** BEGIN READING TEXT **

The second part of Laocoön's function is taken up by Cotton's invention of
the Trojan belief in the Great Horse of Asia. Cotton, through the character of
Homer, describes it as follows:
...They [the Trojans] even had some legend, I
believe, about a mythical Great Horse of Asia,
which would return to save them in time of peril.
But apart from that, they had nothing that you or
I would recognize as a god, within the meaning of
the act.[5]
This further explains why the Trojans would be willing to even consider dragging
the Horse into Troy.
Another omission of Cotton's story as compared to Virgil's regards the
character of Sinon, the Greek double agent. Sinon takes up such a great deal of
space in Virgil's account that his absence is glaring in Cotton's work.
In Virgil's story, Sinon was used to assure the Trojans that the Greeks had
really left. His story was used in order to give him some credibility. If the
Greeks, and especially Odysseus, had been the cause of so much pain in Sinon's
life, there was little suspicion that he would still be working for the Greeks.
Thus, when Sinon said that the Greeks were gone, and that he was meant to be the
sacrifice to assure good winds back to Greece, he was believed and welcomed into
Troy.

** END READING TEXT **

= SET EXERCISE A =
Answer these questions from the passage comparing Cotton and Virgil:
(i) Through which character does Cotton describe the Trojan belief in the Great Horse of Asia?
(ii) Who is the Greek double agent whose absence is glaring in Cotton's work?
(iii) In Virgil's story, what did Sinon say he was meant to be?
The entries have no connection to the passage comparing Cotton and Virgil.

** BEGIN RECORDS SUPPLIED **

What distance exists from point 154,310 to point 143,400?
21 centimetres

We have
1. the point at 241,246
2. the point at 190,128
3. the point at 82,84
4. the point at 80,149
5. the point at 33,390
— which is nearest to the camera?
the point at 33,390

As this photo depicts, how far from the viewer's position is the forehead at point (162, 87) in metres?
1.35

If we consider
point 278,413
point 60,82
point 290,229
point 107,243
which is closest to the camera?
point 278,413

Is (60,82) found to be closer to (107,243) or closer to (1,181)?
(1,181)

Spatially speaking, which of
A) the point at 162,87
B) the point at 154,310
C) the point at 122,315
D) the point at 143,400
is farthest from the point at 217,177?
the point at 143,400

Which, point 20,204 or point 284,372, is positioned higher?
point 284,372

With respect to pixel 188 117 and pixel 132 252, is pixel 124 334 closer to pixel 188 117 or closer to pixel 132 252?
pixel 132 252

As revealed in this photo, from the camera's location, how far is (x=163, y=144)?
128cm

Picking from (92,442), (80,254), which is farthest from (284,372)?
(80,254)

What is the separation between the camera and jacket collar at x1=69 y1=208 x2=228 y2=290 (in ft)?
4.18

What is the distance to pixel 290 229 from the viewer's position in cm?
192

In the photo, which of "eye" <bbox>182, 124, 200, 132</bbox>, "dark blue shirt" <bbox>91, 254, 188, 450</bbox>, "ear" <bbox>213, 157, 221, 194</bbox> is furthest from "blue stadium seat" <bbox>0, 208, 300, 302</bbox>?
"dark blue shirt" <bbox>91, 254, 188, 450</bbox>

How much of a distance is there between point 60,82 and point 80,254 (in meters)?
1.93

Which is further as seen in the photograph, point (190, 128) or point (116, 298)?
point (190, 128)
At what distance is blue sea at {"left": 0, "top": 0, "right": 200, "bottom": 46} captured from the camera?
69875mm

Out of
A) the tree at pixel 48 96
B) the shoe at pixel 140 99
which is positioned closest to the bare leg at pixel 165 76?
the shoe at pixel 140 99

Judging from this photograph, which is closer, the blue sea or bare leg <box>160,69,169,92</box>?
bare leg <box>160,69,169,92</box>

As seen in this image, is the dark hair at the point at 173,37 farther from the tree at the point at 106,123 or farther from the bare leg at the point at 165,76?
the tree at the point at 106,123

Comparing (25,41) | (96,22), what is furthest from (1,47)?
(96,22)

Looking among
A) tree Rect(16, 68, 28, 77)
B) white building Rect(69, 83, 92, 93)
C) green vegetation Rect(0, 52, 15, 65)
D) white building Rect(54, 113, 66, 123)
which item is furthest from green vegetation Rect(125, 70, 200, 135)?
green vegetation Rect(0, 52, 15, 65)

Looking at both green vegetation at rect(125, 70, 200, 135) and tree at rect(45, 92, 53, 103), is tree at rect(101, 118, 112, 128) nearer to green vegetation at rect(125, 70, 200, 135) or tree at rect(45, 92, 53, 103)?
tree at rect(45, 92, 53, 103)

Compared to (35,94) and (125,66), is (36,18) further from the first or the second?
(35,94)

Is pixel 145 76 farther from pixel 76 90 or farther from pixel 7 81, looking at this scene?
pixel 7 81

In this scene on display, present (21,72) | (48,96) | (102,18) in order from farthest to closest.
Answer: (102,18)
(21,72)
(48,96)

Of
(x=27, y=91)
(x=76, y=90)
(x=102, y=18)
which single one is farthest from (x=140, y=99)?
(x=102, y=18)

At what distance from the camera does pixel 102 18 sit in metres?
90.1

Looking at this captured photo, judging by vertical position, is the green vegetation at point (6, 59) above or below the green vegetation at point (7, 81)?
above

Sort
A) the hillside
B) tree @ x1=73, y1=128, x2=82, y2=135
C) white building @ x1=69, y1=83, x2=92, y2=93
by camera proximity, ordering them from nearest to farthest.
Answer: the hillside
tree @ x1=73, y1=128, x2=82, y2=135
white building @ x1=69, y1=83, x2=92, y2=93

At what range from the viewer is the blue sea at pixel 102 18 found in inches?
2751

** END RECORDS SUPPLIED **

= SET EXERCISE B =
Gather every line of the entries that contains the word "scene". Case counts.

= TASK OUTPUT A =
(i) Homer
(ii) Sinon
(iii) The sacrifice to assure good winds back to Greece

= TASK OUTPUT B =
Is pixel 145 76 farther from pixel 76 90 or farther from pixel 7 81, looking at this scene?
In this scene on display, present (21,72) | (48,96) | (102,18) in order from farthest to closest.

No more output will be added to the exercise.